Coronavirus infections are surging around the country, including in states such as Florida, Texas and Arizona, which Trump won in 2016 but where Biden hopes to be competitive in November. Anne Schuchat, the principal deputy director of the Centers for Disease Control and Prevention, said recently that the U.S. has “way too much virus” to control it they way New Zealand, Singapore and Korea have.
The Biden campaign sought to demonstrate its adherence to public health guidelines in the way the speech was arranged. Reporters covering Biden’s event, which took place in the high school’s gym, sat in metal folding chairs within white circles that were about six feet apart.
All members of the media had their temperatures checked by a Biden aide before being allowed to enter the gym and wore face masks.
Ali Pardo, the Trump campaign’s deputy communications director, said Biden is a poor messenger on covid-19, the disease caused by the novel coronavirus, since he opposed one of Trump’s key early moves to limit the outbreak.
“Joe Biden wants to talk about a ‘Day 1 Agenda’ to fight coronavirus. On Day 1, he was against the travel restrictions that saved countless American lives,” Pardo said. “Joe Biden spent the last five months trying to come up with a plan. The President has been leading one that slowed the spread, made us the world leader in testing and reopened our economy.”

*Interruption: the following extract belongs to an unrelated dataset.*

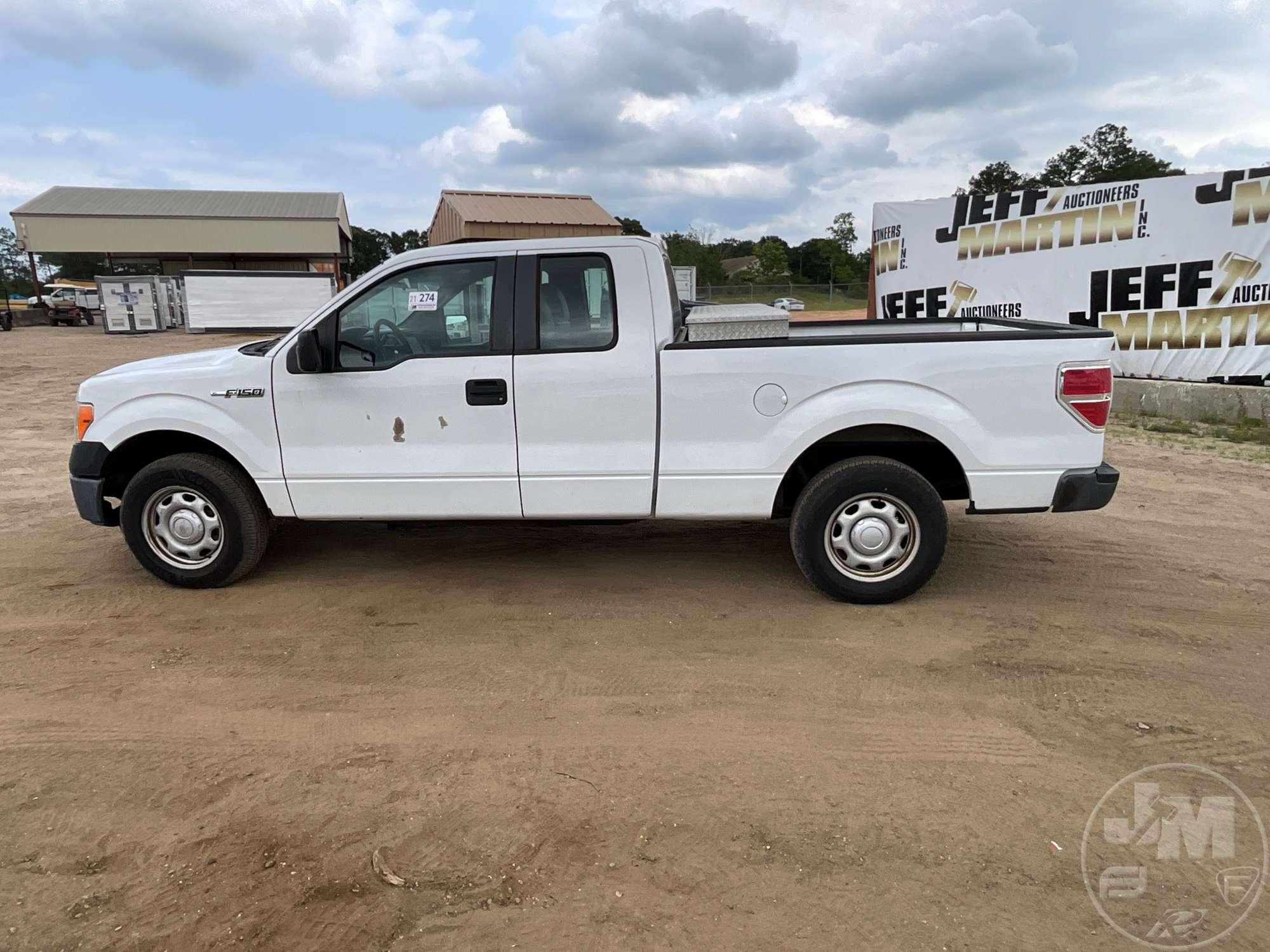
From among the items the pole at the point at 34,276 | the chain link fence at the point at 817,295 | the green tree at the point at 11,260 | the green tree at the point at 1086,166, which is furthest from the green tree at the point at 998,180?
the green tree at the point at 11,260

Trump has recently tried to push the nation’s focus away from the virus and instead talk about stimulating the economic recovery. He has held two large rallies recently, both circumstances that run counter to the advice of health officials, including those in his administration.
The president also has offered unproved and at times dangerous ideas on how to address the coronavirus, including promoting a drug now believed to be ineffective and suggesting that the virus could be treated via “an injection inside” the body with a disinfectant.
Trump also said at a rally that he had instructed officials to “slow the testing down” as a way to keep the country’s official data on infections lower. Aides later said he was not serious about that.
Biden last week hit Trump for his administration’s decision to ask the Supreme Court to strike down the Affordable Care Act, saying the action risked the lives of Americans who rely on the insurance provided by the law.
When it comes to the struggling economy, the former vice president has emphasized the need to control the outbreak as a critical step in giving Americans the confidence to go back to work.
He has offered an aggressive plan for testing Americans and caring for the sick, including a pledge that under his administration every person in the country would receive free testing and treatment for the virus, and that the federal government would “guarantee regular, reliable, free access to testing for every worker called back on the job.”
He has proposed a national board for coronavirus testing that would oversee a “surge” in the production of testing kits and ensure adequate lab capacity to process the results.
Those with covid-19 — or caring for loved ones with the disease — would receive guaranteed emergency paid leave allowing them to take time off from work with minimal financial impact.
All essential workers would receive child-care assistance and an unspecified pay boost, Biden has said.
In promising to restart the economy safely, the former vice president has vowed to hire “at least” 100,000 workers to build a national surveillance system to identify virus hot spots.
Biden would invoke the Defense Production Act to require manufacturers to churn out protective equipment domestically. He also would appoint a “commander” to oversee the country’s supply chains, a step meant to eliminate the competition among states that marked the early months of the pandemic.
Biden also wants to provide assistance to older Americans and increase monthly Social Security checks by $200. He has not outlined how these programs would be funded.